Regime militar – Em 1980, um golpe militar derruba o primeiro-ministro, Henck Arron. Os golpistas formam um conselho militar que, de início, convoca civis da oposição para assumir o poder, até que o tenente-coronel Dési Bouterse, líder da Frente Revolucionária (que agrega partidos de esquerda e ligas de trabalhadores) dá novo golpe e passa a controlar o país. Em 1982, organizações de trabalhadores que faziam parte da Frente Revolucionária demonstram descontentamento com o governo. A resposta do regime vem por meio de violenta repressão e da execução de 15 civis. Holanda e Estados Unidos cortam a ajuda ao país, que entra em recessão. Em 1987, a aprovação de uma nova Constituição e a vitória da oposição nas eleições legislativas marcam o fim do regime militar. Em 1988, Ramsewak Shankar assume a Presidência, e Arron volta a ser primeiro-ministro. Os militares tomam novamente o poder em 1990, com Johan Kraag como presidente provisório. Bouterse, que se afastara do comando do Exército uma semana antes do golpe, retorna em seguida. Em resposta à pressão internacional, novas eleições ocorrem em 1991, que dão vitória à coligação oposicionista Nova Frente (NF). Seu líder, Runaldo Venetiaan, do Partido Nacional do Suriname (NPS), é eleito presidente pela Assembleia.

 Paramaribo, Capital do Suriname
 Paramaribo, Capital do Suriname
Narcotráfico – Bouterse renuncia ao posto de comandante em 1992, após a publicação de denúncias sobre o envolvimento dos militares no tráfico de drogas. Em 1996, a Assembleia elege como presidente Jules Wijdenbosch, do Partido Nacional Democrático (NDP), o mesmo de Bouterse. No ano seguinte, a Holanda emite ordem de prisão contra o antigo comandante militar, por envolvimento com o narcotráfico. Wijdenbosch o nomeia conselheiro de Estado, dando-lhe imunidade diplomática. A crise e os baixos soldos dos militares levam a uma tentativa de golpe que acarreta a prisão de 17 oficiais.
Protestos – O agravamento da crise econômica causa, em 1998, protesto de 20 mil pessoas em Paramaribo, a capital, exigindo a saída de Wijdenbosch. A Assembleia aprova o afastamento do presidente, que se nega a deixar o cargo e propõe a realização de eleições até maio de 2000. Durante o ano, sucedem-se greves . Venetiaan vence as eleições presidenciais de 2000, e a NF conquista 32 das 51 cadeiras da Assembleia Nacional.

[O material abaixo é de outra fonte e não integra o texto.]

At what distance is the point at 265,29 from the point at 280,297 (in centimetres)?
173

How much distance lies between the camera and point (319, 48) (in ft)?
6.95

Nesse ano, a Justiça do Suriname decide que Bouterse deve ser julgado no país pelos assassinatos ocorridos durante a lei marcial imposta em 1982.

Guiana e Suriname firmam acordo em 2001 com o objetivo de explorar conjuntamente petróleo e gás em área disputada pelas duas nações. Em 2002, a Holanda envia especialistas ao Suriname para auxiliar nas investigações sobre as mortes de 1982. A Justiça surinamesa determina a exumação dos restos mortais das 15 vítimas. Em junho de 2004, a Organização das Nações Unidas (ONU) estabelece um tribunal para tentar resolver as disputas de fronteiras marítimas entre o país e a Guiana.